Russin v. Wesson (2006-445)

 

2008 VT 22

 

[Filed 07-Mar-2008]

 

NOTICE:  This opinion is subject to motions for reargument under V.R.A.P. 40 as well as formal revision before publication in the Vermont Reports.  Readers are requested to notify the Reporter of Decisions, Vermont Supreme Court, 109 State Street, Montpelier, Vermont 05609-0801 of any errors in order that corrections may be made before this opinion goes to press.

 

 

2008 VT 22

 

No. 2006-445

 

Robert L. Russin

Supreme Court

 

 

 

On Appeal from

     v.

Lamoille Superior Court

 

 

 

 

Heather Wesson, Meredith Manning, Jesse Hanley,

Randy Wesson, Scott Wesson, Lisa Fuller and

September Term, 2007

Tamara Blaisdell

 

 

 

 

 

Dennis R. Pearson, J.

 

James A. Dumont, Bristol, for Plaintiff-Appellant.

 

 

PRESENT:  Reiber, C.J., Dooley, Johnson, Skoglund and Burgess, JJ.

 

 

¶ 1.             REIBER, C.J.   Plaintiff Robert Russin appeals from a trial court order finding defendant, his ex-girlfriend, liable for tortiously converting $45,000 worth of his property but also finding plaintiff liable for $35,000 in defamation damages for telling third parties that defendant was “a thief” and that she had “stolen” from him and “ripped [him] off.”  We reverse.

¶ 2.             The pertinent facts may be briefly recounted.  Plaintiff and defendant lived together in a house in Cambridge, Vermont from 1998 until 2005.  The house was on the same property as plaintiff’s auto-repair business.  Their cohabitation ended when defendant obtained an abuse-prevention order against plaintiff in April 2005.  Under the terms of the order, plaintiff was required to move out of the house, not come within 500 feet of defendant, and have no contact with defendant or their children.  In late April, pursuant to a court order, plaintiff was granted daytime access to the garage on the property, in which his auto-repair business was located.  Between April 29 and May 1, plaintiff twice came within 500 feet of defendant in unsuccessful attempts to regain possession of a 2004 Dodge pickup truck.  Plaintiff was charged with two counts of violating the abuse-prevention order (VAPO), 13 V.S.A. § 1030, and ultimately pled no contest to one count; the other count was dismissed.

* Parts of the exercise *
• A. According to the Russin v. Wesson opinion, for what amount in defamation damages did the trial court find the plaintiff liable?
• B. Transcribe the passage of the Russin v. Wesson opinion between "Russin v. Wesson" and "goes to press.", inclusive.

* Information shown *
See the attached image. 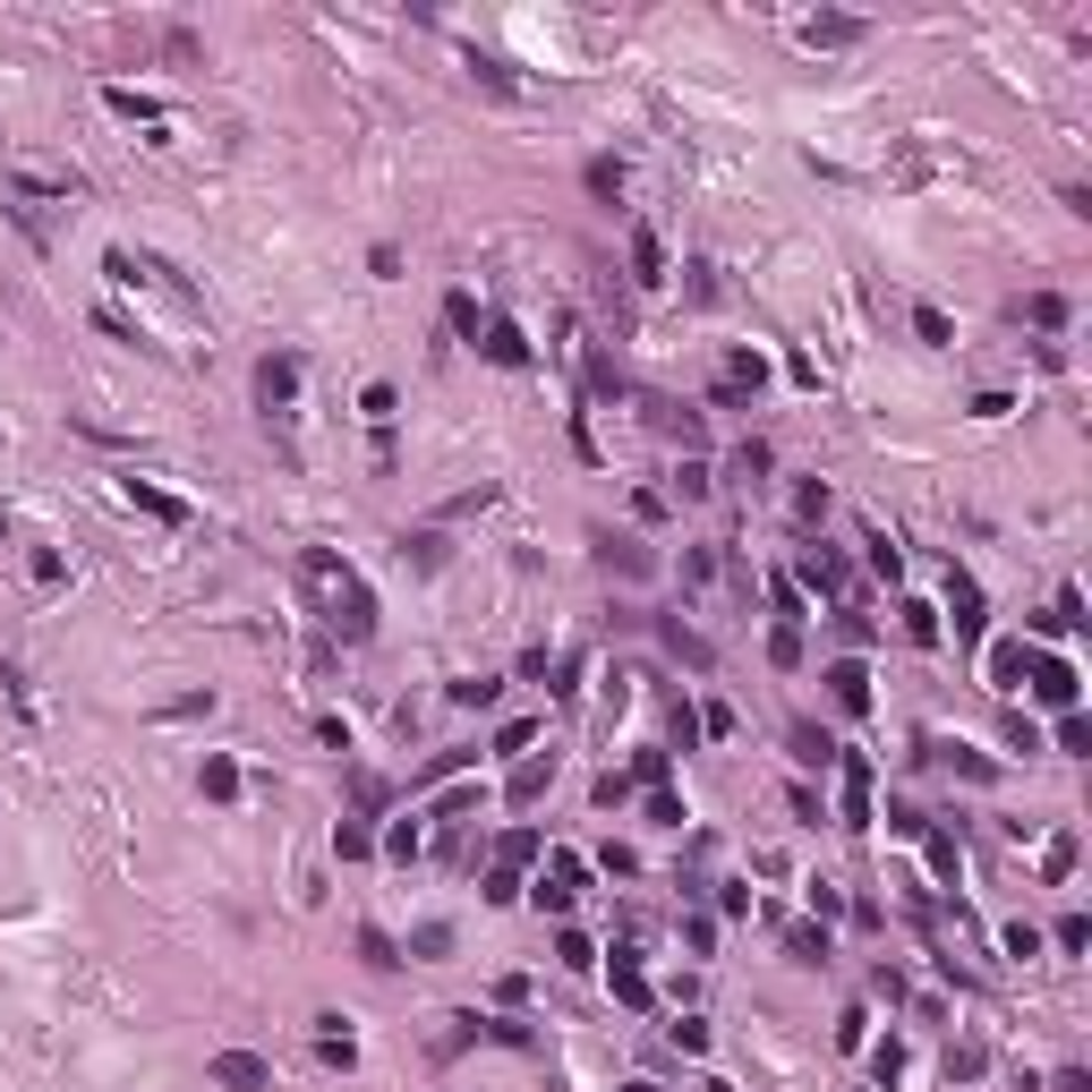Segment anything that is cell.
<instances>
[{"instance_id":"cell-1","label":"cell","mask_w":1092,"mask_h":1092,"mask_svg":"<svg viewBox=\"0 0 1092 1092\" xmlns=\"http://www.w3.org/2000/svg\"><path fill=\"white\" fill-rule=\"evenodd\" d=\"M299 580H308V598L324 607V623H333L342 641H367V632H376V598H367V580H358L351 564H333L324 546H308V555H299Z\"/></svg>"},{"instance_id":"cell-8","label":"cell","mask_w":1092,"mask_h":1092,"mask_svg":"<svg viewBox=\"0 0 1092 1092\" xmlns=\"http://www.w3.org/2000/svg\"><path fill=\"white\" fill-rule=\"evenodd\" d=\"M803 43L811 52H845V43H863V18H811Z\"/></svg>"},{"instance_id":"cell-29","label":"cell","mask_w":1092,"mask_h":1092,"mask_svg":"<svg viewBox=\"0 0 1092 1092\" xmlns=\"http://www.w3.org/2000/svg\"><path fill=\"white\" fill-rule=\"evenodd\" d=\"M538 794H546V769H538V760H529V769H513V803H538Z\"/></svg>"},{"instance_id":"cell-6","label":"cell","mask_w":1092,"mask_h":1092,"mask_svg":"<svg viewBox=\"0 0 1092 1092\" xmlns=\"http://www.w3.org/2000/svg\"><path fill=\"white\" fill-rule=\"evenodd\" d=\"M1032 692L1050 708H1075V666H1067V657H1041V666H1032Z\"/></svg>"},{"instance_id":"cell-19","label":"cell","mask_w":1092,"mask_h":1092,"mask_svg":"<svg viewBox=\"0 0 1092 1092\" xmlns=\"http://www.w3.org/2000/svg\"><path fill=\"white\" fill-rule=\"evenodd\" d=\"M529 854H538V836H529V828H513V836H504V845H495V863H504V870H521V863H529Z\"/></svg>"},{"instance_id":"cell-15","label":"cell","mask_w":1092,"mask_h":1092,"mask_svg":"<svg viewBox=\"0 0 1092 1092\" xmlns=\"http://www.w3.org/2000/svg\"><path fill=\"white\" fill-rule=\"evenodd\" d=\"M614 998H623V1007H649V982H641L632 956H614Z\"/></svg>"},{"instance_id":"cell-25","label":"cell","mask_w":1092,"mask_h":1092,"mask_svg":"<svg viewBox=\"0 0 1092 1092\" xmlns=\"http://www.w3.org/2000/svg\"><path fill=\"white\" fill-rule=\"evenodd\" d=\"M445 317H452V333H479V299H470V290H452Z\"/></svg>"},{"instance_id":"cell-9","label":"cell","mask_w":1092,"mask_h":1092,"mask_svg":"<svg viewBox=\"0 0 1092 1092\" xmlns=\"http://www.w3.org/2000/svg\"><path fill=\"white\" fill-rule=\"evenodd\" d=\"M129 504H137V513H154V521H171V529L189 521V504H180V495H162V486H146V479H129Z\"/></svg>"},{"instance_id":"cell-14","label":"cell","mask_w":1092,"mask_h":1092,"mask_svg":"<svg viewBox=\"0 0 1092 1092\" xmlns=\"http://www.w3.org/2000/svg\"><path fill=\"white\" fill-rule=\"evenodd\" d=\"M317 1050H324L333 1067H351V1059H358V1050H351V1032H342V1016H317Z\"/></svg>"},{"instance_id":"cell-34","label":"cell","mask_w":1092,"mask_h":1092,"mask_svg":"<svg viewBox=\"0 0 1092 1092\" xmlns=\"http://www.w3.org/2000/svg\"><path fill=\"white\" fill-rule=\"evenodd\" d=\"M1050 1092H1092V1084H1084V1075H1075V1067H1067V1075H1059V1084H1050Z\"/></svg>"},{"instance_id":"cell-17","label":"cell","mask_w":1092,"mask_h":1092,"mask_svg":"<svg viewBox=\"0 0 1092 1092\" xmlns=\"http://www.w3.org/2000/svg\"><path fill=\"white\" fill-rule=\"evenodd\" d=\"M794 760H811V769H828V760H836V742H828V735H811V726H794Z\"/></svg>"},{"instance_id":"cell-33","label":"cell","mask_w":1092,"mask_h":1092,"mask_svg":"<svg viewBox=\"0 0 1092 1092\" xmlns=\"http://www.w3.org/2000/svg\"><path fill=\"white\" fill-rule=\"evenodd\" d=\"M675 495H708V461H683V470H675Z\"/></svg>"},{"instance_id":"cell-32","label":"cell","mask_w":1092,"mask_h":1092,"mask_svg":"<svg viewBox=\"0 0 1092 1092\" xmlns=\"http://www.w3.org/2000/svg\"><path fill=\"white\" fill-rule=\"evenodd\" d=\"M555 956H564V964H598V948H589L580 931H564V939H555Z\"/></svg>"},{"instance_id":"cell-18","label":"cell","mask_w":1092,"mask_h":1092,"mask_svg":"<svg viewBox=\"0 0 1092 1092\" xmlns=\"http://www.w3.org/2000/svg\"><path fill=\"white\" fill-rule=\"evenodd\" d=\"M410 956H418V964H436V956H452V931H445V922H427V931L410 939Z\"/></svg>"},{"instance_id":"cell-5","label":"cell","mask_w":1092,"mask_h":1092,"mask_svg":"<svg viewBox=\"0 0 1092 1092\" xmlns=\"http://www.w3.org/2000/svg\"><path fill=\"white\" fill-rule=\"evenodd\" d=\"M290 393H299V358L282 351V358H265V367H257V402H265V410H282Z\"/></svg>"},{"instance_id":"cell-13","label":"cell","mask_w":1092,"mask_h":1092,"mask_svg":"<svg viewBox=\"0 0 1092 1092\" xmlns=\"http://www.w3.org/2000/svg\"><path fill=\"white\" fill-rule=\"evenodd\" d=\"M803 580H811V589H828V598H836V589H845V564H836L828 546H811V555H803Z\"/></svg>"},{"instance_id":"cell-2","label":"cell","mask_w":1092,"mask_h":1092,"mask_svg":"<svg viewBox=\"0 0 1092 1092\" xmlns=\"http://www.w3.org/2000/svg\"><path fill=\"white\" fill-rule=\"evenodd\" d=\"M580 879H589V870H580V854H564V845H555V854H546V879H538V904H546V913H572Z\"/></svg>"},{"instance_id":"cell-27","label":"cell","mask_w":1092,"mask_h":1092,"mask_svg":"<svg viewBox=\"0 0 1092 1092\" xmlns=\"http://www.w3.org/2000/svg\"><path fill=\"white\" fill-rule=\"evenodd\" d=\"M513 897H521V870L495 863V870H486V904H513Z\"/></svg>"},{"instance_id":"cell-3","label":"cell","mask_w":1092,"mask_h":1092,"mask_svg":"<svg viewBox=\"0 0 1092 1092\" xmlns=\"http://www.w3.org/2000/svg\"><path fill=\"white\" fill-rule=\"evenodd\" d=\"M214 1084L223 1092H274V1067H265L257 1050H223V1059H214Z\"/></svg>"},{"instance_id":"cell-16","label":"cell","mask_w":1092,"mask_h":1092,"mask_svg":"<svg viewBox=\"0 0 1092 1092\" xmlns=\"http://www.w3.org/2000/svg\"><path fill=\"white\" fill-rule=\"evenodd\" d=\"M769 657H777V666H803V623H777V632H769Z\"/></svg>"},{"instance_id":"cell-28","label":"cell","mask_w":1092,"mask_h":1092,"mask_svg":"<svg viewBox=\"0 0 1092 1092\" xmlns=\"http://www.w3.org/2000/svg\"><path fill=\"white\" fill-rule=\"evenodd\" d=\"M913 333H922V342H956V324L939 317V308H913Z\"/></svg>"},{"instance_id":"cell-4","label":"cell","mask_w":1092,"mask_h":1092,"mask_svg":"<svg viewBox=\"0 0 1092 1092\" xmlns=\"http://www.w3.org/2000/svg\"><path fill=\"white\" fill-rule=\"evenodd\" d=\"M836 769H845V828H863V820H870V760L836 751Z\"/></svg>"},{"instance_id":"cell-22","label":"cell","mask_w":1092,"mask_h":1092,"mask_svg":"<svg viewBox=\"0 0 1092 1092\" xmlns=\"http://www.w3.org/2000/svg\"><path fill=\"white\" fill-rule=\"evenodd\" d=\"M205 794H214V803H231V794H239V769H231V760H205Z\"/></svg>"},{"instance_id":"cell-11","label":"cell","mask_w":1092,"mask_h":1092,"mask_svg":"<svg viewBox=\"0 0 1092 1092\" xmlns=\"http://www.w3.org/2000/svg\"><path fill=\"white\" fill-rule=\"evenodd\" d=\"M632 274H641V282H666V248H657V231H632Z\"/></svg>"},{"instance_id":"cell-7","label":"cell","mask_w":1092,"mask_h":1092,"mask_svg":"<svg viewBox=\"0 0 1092 1092\" xmlns=\"http://www.w3.org/2000/svg\"><path fill=\"white\" fill-rule=\"evenodd\" d=\"M828 692H836V708H845V717H863V708H870V675L854 666V657H845V666H828Z\"/></svg>"},{"instance_id":"cell-30","label":"cell","mask_w":1092,"mask_h":1092,"mask_svg":"<svg viewBox=\"0 0 1092 1092\" xmlns=\"http://www.w3.org/2000/svg\"><path fill=\"white\" fill-rule=\"evenodd\" d=\"M333 854H342V863H358V854H367V828H358V820H342V836H333Z\"/></svg>"},{"instance_id":"cell-31","label":"cell","mask_w":1092,"mask_h":1092,"mask_svg":"<svg viewBox=\"0 0 1092 1092\" xmlns=\"http://www.w3.org/2000/svg\"><path fill=\"white\" fill-rule=\"evenodd\" d=\"M1067 863H1075V845H1067V836H1050V854H1041V879H1067Z\"/></svg>"},{"instance_id":"cell-12","label":"cell","mask_w":1092,"mask_h":1092,"mask_svg":"<svg viewBox=\"0 0 1092 1092\" xmlns=\"http://www.w3.org/2000/svg\"><path fill=\"white\" fill-rule=\"evenodd\" d=\"M948 598H956V632L973 641V632H982V589H973V580L956 572V580H948Z\"/></svg>"},{"instance_id":"cell-26","label":"cell","mask_w":1092,"mask_h":1092,"mask_svg":"<svg viewBox=\"0 0 1092 1092\" xmlns=\"http://www.w3.org/2000/svg\"><path fill=\"white\" fill-rule=\"evenodd\" d=\"M904 641L931 649V641H939V614H931V607H904Z\"/></svg>"},{"instance_id":"cell-21","label":"cell","mask_w":1092,"mask_h":1092,"mask_svg":"<svg viewBox=\"0 0 1092 1092\" xmlns=\"http://www.w3.org/2000/svg\"><path fill=\"white\" fill-rule=\"evenodd\" d=\"M598 555H607V564H623V572H649V555L632 538H598Z\"/></svg>"},{"instance_id":"cell-20","label":"cell","mask_w":1092,"mask_h":1092,"mask_svg":"<svg viewBox=\"0 0 1092 1092\" xmlns=\"http://www.w3.org/2000/svg\"><path fill=\"white\" fill-rule=\"evenodd\" d=\"M589 189H598V196L614 205V196H623V162H607V154H598V162H589Z\"/></svg>"},{"instance_id":"cell-24","label":"cell","mask_w":1092,"mask_h":1092,"mask_svg":"<svg viewBox=\"0 0 1092 1092\" xmlns=\"http://www.w3.org/2000/svg\"><path fill=\"white\" fill-rule=\"evenodd\" d=\"M358 956L376 964V973H393V964H402V956H393V939H385V931H358Z\"/></svg>"},{"instance_id":"cell-10","label":"cell","mask_w":1092,"mask_h":1092,"mask_svg":"<svg viewBox=\"0 0 1092 1092\" xmlns=\"http://www.w3.org/2000/svg\"><path fill=\"white\" fill-rule=\"evenodd\" d=\"M486 358H495V367H529V342H521V324H486Z\"/></svg>"},{"instance_id":"cell-23","label":"cell","mask_w":1092,"mask_h":1092,"mask_svg":"<svg viewBox=\"0 0 1092 1092\" xmlns=\"http://www.w3.org/2000/svg\"><path fill=\"white\" fill-rule=\"evenodd\" d=\"M495 692H504V683H495V675H470V683H452V700H461V708H486V700H495Z\"/></svg>"}]
</instances>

* Answers *
• A. $35,000

• B.
Russin v. Wesson (2006-445)

 

2008 VT 22

 

[Filed 07-Mar-2008]

 

NOTICE:  This opinion is subject to motions for reargument under V.R.A.P. 40 as well as formal revision before publication in the Vermont Reports.  Readers are requested to notify the Reporter of Decisions, Vermont Supreme Court, 109 State Street, Montpelier, Vermont 05609-0801 of any errors in order that corrections may be made before this opinion goes to press.